02 December 2011
The Centers for Disease Control and Prevention (CDC) of the United States of America (USA) reported (Prescott et. al. 2011) on 23 November 2011 on three cases of a novel influenza virus in children in the USA. The virus is a swine-origin triple reassortant influenza A(H3N2) (S-OtrH3N2) virus containing the matrix (M) gene from the A(H1N1)pdm09 virus; this is a reassortment of a swine-origin A (H3N2) virus circulating in North American swine with the pandemic virus. These three are the 8th, 9th, and 10th cases of human infection with S-OtrH3N2 viruses with the M gene from the A(H1N1)pmd09 virus, all of which have occurred in 2011 in the USA; however, in the previous seven cases, either the patient or a close contact of the patient had recent exposure to swine. The current three cases, which are epidemiologically linked, but have no known exposure to swine, suggest that limited human-to-human transmission of this novel influenza virus may have occurred. The virus isolated from all three patients is resistant to amantadine and rimantadine but susceptible to the neuraminidase antiviral medications oseltamivir and zanamivir.
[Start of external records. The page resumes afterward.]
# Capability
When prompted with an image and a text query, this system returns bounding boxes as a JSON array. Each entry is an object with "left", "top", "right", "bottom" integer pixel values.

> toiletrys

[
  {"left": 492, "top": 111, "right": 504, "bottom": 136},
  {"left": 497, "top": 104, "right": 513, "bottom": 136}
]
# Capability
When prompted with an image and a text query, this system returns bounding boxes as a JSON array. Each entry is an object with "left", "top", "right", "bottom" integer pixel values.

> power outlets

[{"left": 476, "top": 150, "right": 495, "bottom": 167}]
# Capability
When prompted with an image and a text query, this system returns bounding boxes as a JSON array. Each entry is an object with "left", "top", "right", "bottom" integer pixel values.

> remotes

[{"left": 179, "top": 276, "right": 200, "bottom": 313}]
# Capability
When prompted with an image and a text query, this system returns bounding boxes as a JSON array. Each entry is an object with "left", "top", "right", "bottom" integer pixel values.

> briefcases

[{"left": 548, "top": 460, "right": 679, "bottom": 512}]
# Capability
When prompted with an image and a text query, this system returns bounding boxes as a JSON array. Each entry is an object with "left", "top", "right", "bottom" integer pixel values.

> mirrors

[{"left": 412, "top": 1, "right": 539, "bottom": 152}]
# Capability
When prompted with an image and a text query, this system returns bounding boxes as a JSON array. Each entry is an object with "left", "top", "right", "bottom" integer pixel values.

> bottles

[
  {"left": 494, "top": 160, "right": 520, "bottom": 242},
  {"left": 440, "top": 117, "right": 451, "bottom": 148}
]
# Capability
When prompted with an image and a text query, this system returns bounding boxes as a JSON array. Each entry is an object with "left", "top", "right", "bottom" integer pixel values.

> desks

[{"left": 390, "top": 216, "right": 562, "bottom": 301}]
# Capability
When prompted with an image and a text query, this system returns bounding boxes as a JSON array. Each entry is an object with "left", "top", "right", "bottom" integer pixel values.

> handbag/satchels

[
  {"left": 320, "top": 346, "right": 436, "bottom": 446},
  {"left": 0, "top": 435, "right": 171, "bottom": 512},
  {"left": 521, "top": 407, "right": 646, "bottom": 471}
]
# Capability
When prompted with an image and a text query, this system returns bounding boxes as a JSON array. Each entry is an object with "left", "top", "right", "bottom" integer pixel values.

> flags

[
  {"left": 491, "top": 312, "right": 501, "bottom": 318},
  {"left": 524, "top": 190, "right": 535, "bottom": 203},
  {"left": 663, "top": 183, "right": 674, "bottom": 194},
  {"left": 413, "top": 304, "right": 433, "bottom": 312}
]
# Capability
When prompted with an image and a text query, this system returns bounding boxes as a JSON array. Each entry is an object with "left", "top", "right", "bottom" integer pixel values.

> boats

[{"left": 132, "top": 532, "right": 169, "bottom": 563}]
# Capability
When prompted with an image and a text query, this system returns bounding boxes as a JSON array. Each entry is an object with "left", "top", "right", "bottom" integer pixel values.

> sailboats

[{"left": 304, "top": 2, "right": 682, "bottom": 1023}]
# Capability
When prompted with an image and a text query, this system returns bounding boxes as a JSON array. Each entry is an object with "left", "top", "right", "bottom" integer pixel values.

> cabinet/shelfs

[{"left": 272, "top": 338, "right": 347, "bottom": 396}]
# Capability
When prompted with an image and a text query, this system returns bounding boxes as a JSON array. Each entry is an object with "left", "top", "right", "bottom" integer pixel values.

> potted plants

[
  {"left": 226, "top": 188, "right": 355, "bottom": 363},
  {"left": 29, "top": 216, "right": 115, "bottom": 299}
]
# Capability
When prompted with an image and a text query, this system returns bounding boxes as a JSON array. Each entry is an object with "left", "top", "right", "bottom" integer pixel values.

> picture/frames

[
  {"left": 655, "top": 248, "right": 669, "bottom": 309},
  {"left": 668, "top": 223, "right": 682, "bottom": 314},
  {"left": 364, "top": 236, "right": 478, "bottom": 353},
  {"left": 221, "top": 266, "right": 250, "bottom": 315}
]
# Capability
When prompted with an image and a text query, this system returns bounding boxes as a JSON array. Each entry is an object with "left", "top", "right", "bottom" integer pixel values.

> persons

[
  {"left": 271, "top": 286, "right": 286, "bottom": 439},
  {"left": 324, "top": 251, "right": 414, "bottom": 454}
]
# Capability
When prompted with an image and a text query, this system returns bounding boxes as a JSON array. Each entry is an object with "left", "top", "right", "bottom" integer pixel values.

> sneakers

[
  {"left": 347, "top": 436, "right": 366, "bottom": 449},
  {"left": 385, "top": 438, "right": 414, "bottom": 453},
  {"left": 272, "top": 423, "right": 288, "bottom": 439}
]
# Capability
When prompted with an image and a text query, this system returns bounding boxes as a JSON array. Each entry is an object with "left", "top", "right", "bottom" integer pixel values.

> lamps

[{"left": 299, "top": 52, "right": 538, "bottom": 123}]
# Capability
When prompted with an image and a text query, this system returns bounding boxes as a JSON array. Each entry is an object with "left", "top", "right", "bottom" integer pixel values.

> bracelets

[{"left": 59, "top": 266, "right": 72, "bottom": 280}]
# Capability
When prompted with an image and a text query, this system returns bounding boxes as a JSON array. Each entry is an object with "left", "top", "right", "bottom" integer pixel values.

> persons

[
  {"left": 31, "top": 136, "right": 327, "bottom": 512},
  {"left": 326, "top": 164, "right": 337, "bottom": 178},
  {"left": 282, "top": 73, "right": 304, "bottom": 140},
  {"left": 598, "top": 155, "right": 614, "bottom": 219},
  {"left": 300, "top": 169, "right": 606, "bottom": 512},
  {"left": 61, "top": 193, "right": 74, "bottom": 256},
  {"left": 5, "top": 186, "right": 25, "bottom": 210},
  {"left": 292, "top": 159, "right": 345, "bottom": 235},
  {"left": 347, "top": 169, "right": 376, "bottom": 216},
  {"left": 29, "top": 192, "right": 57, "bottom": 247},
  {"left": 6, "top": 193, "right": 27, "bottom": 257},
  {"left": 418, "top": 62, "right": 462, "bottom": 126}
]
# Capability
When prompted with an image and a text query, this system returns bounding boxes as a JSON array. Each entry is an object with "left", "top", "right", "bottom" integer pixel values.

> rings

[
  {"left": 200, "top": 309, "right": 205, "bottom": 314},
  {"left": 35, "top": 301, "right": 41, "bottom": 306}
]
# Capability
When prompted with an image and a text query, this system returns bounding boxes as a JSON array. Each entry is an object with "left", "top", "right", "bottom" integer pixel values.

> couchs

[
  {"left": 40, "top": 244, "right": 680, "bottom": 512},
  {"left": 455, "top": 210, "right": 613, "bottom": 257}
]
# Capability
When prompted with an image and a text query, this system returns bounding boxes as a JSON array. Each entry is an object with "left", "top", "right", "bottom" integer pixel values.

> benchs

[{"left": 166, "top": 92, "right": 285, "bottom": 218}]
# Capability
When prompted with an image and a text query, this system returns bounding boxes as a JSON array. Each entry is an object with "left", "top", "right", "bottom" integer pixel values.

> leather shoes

Of the 10 cases of this novel virus identified thus far in 2011, seven cases resulted in mild illness, three were hospitalized for influenza (none of the three children described in the current report were hospitalized), and all have recovered. Based on preliminary evidence from the case investigations, there is no evidence of ongoing sustained transmission among humans, and there is no evidence that the swine influenza viruses which spread amongst pigs are spread through human contact with pork or pork products. Due to the unique combination of genes in the virus, their potential to transmit efficiently in swine, humans, or between swine and humans is currently unknown. The communities where the current patients reside have intensified surveillance and respiratory specimens from all patients presenting to health care providers with influenza-like illness are being collected and sent for diagnostic testing.
At the time of writing, no further cases of this novel virus have been reported, though investigations are ongoing. This report highlights the value of an effective influenza surveillance system with both epidemiological and virological components. In addition, WHO recommends that unusual clusters of influenza-like illness or severe acute respiratory infection should be reported and investigated. All influenza specimens that are unsubtypeable as well as specimens with inconclusive or unexpected subtyping results should be forwarded to a WHO Collaborating Center for Influenza or WHO Essential Reference Laboratory as soon as possible for additional testing.
Prescott K, et. al. "Limited human-to-human transmission of novel influenza A (H3N2) virus - Iowa, November 2011". CDC Morbidity and Mortality Weekly Report (MMWR), December 2, 2011 / 60(47);1615-1617.
WHO Regional Office for the Americas, Epidemiological Alerts and Reports, 25 November 2011 Influenza like Illness.